Under pressure from Group of Eight leaders, ministers from six key trade powers are to start intensive meetings to rescue the deeply troubled Doha round, officials said on Monday.

Ministers from the European Union, the United States, Brazil, Japan, India and Australia will gather at the headquarters of the World Trade Organization in Geneva.

WTO chief Pascal Lamy flys back from the G8 summit in St Petersburg to lead the talks, with political backing from the heads of the world's industrialized nations to push hard to craft a deal on measures to help lift millions from poverty.

We do not have the luxury of postponing this any longer, European Trade Commissioner Peter Mandelson said in Brussels. Mandelson said he was prepared to stay in talks for as long as it takes.

It is becoming increasingly clear that there is a landing zone for agreement at this next stage of the negotiations, he told Reuters. What is needed is (for) everyone to recognize that and negotiate within that landing zone.

I was somewhat pessimistic. I am less pessimistic now, British Prime Minister Tony Blair said, adding that G8 leaders had spoken very strongly about the necessary flexibility being given to negotiators to get a trade deal.

German Chancellor Angela Merkel echoed Blair's optimism.

She told reporters it was exceptionally gratifying to hear from Brazil, India, Mexico and South Africa that as long as the developed world was serious about combating poverty, they would also do everything to bring the negotiations in the next few weeks forward and make them a success.

ANOTHER DEADLINE

G8 leaders on Sunday set a one-month deadline to get the Doha round back on track. Talks two weeks ago aimed at reviving the negotiations failed to get off the ground.

Key to progress is how much the United States will cut farm subsidies, how much the European Union will lower tariffs on farm imports and how much developing countries will reduce barriers to industrial and service imports.

There was no public talk of compromise on the substance of the crucial problems dividing rich countries and the G20 lobby of developing nations.

The round, launched at the end of 2001 with the official aim of boosting the economies of developing countries and removing many remaining barriers to global trade, faces a year-end deadline for completion.

Leaders of emerging nations such as China, India and Brazil attended an outreach session on trade at the summit on Monday.

G8 officials said the position of Brazil, which heads the influential G20 bloc, was now key after the G8 had presented a united front on the talks on Sunday.

I am convinced that now is the time for us to make a political decision, said Brazilian leader Luiz Inacio Lula da Silva. Negotiators don't have any hidden cards in their pockets, he added.

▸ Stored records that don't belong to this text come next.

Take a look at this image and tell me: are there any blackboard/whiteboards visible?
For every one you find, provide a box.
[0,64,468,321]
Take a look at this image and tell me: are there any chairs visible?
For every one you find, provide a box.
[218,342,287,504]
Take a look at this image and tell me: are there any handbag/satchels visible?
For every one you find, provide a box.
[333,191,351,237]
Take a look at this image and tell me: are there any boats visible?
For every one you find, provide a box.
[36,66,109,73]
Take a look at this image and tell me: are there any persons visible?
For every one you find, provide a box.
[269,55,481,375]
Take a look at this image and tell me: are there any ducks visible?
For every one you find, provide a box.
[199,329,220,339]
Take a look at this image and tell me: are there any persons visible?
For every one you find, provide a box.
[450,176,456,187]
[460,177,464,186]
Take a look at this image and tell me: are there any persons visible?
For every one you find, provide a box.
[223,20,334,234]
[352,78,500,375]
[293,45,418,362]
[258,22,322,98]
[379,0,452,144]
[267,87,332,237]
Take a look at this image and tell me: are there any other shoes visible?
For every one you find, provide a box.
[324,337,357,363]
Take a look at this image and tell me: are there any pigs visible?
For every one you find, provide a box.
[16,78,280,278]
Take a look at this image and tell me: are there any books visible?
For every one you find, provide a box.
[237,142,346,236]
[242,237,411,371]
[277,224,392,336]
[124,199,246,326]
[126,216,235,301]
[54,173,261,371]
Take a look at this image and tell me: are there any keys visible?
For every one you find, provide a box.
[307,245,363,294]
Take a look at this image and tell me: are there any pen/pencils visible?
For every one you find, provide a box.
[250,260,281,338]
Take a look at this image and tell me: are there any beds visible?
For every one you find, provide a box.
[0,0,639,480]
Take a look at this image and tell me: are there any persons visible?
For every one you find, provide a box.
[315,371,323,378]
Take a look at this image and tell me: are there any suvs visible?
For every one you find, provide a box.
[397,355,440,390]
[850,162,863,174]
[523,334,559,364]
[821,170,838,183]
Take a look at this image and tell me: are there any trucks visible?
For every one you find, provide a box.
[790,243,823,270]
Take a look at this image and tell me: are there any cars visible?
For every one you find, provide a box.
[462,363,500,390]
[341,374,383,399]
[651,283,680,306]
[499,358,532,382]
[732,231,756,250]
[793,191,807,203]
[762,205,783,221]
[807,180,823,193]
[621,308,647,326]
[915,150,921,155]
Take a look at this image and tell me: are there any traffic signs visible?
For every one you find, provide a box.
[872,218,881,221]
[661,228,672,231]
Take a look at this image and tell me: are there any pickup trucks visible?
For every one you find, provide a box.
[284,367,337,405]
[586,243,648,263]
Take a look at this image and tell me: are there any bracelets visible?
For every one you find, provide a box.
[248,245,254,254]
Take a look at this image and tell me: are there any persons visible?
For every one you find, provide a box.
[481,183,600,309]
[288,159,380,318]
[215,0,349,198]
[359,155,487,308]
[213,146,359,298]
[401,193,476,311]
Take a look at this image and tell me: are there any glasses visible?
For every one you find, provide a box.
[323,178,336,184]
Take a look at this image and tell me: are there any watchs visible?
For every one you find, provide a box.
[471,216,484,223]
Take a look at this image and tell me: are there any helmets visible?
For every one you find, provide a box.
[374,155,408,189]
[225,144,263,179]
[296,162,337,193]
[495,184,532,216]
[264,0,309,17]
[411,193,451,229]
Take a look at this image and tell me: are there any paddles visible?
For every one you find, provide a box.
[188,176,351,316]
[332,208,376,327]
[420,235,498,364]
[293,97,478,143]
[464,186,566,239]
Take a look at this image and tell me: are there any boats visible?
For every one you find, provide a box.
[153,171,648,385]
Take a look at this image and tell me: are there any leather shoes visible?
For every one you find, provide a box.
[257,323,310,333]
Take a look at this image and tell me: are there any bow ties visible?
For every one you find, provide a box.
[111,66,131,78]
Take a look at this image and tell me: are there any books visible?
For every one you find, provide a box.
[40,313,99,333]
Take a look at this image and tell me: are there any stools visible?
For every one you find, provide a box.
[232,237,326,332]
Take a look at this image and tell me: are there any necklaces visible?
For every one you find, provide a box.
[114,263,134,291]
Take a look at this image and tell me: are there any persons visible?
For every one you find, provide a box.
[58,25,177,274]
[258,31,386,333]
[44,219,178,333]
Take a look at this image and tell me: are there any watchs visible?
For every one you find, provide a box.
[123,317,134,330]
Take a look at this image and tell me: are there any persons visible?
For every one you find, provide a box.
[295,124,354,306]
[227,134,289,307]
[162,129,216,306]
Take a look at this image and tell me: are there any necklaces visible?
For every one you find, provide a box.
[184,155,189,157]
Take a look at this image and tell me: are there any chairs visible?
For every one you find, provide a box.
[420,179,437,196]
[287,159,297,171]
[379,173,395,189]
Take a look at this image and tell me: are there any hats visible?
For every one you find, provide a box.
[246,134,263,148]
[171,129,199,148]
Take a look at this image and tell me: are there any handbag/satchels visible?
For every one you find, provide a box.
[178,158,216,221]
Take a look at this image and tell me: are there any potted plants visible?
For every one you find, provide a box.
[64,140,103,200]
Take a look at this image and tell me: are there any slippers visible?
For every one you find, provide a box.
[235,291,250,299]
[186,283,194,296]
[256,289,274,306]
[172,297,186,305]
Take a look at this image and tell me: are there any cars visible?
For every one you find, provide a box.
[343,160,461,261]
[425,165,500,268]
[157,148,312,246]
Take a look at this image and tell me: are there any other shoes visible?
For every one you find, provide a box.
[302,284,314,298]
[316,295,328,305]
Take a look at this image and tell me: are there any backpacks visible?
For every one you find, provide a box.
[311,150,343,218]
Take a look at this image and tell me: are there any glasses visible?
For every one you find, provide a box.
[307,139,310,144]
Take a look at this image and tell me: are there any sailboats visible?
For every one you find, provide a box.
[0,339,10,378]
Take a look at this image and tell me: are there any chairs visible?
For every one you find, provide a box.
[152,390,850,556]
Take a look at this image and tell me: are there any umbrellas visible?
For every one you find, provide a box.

If no breakthrough comes in the next few weeks, experts say there is a risk the whole round could be put on ice for several years as the U.S. president's fast track power to approve trade deals without a vote in Congress expires in mid-2007.

France opposes any fresh concessions from the EU because of fears that will hit its powerful farming lobby. French President Jacques Chirac repeated on Monday his view Brussels could offer nothing more without others moving first.

Anti-poverty campaigners expressed skepticism that the Doha process could move forward without concessions by key players.

The U.S. and Europe did not deliver the dramatic move needed to save the WTO talks from collapse, Oxfam International spokesman Max Lawson said. The WTO talks are on the road to nowhere and the G8 leaders couldn't find the map.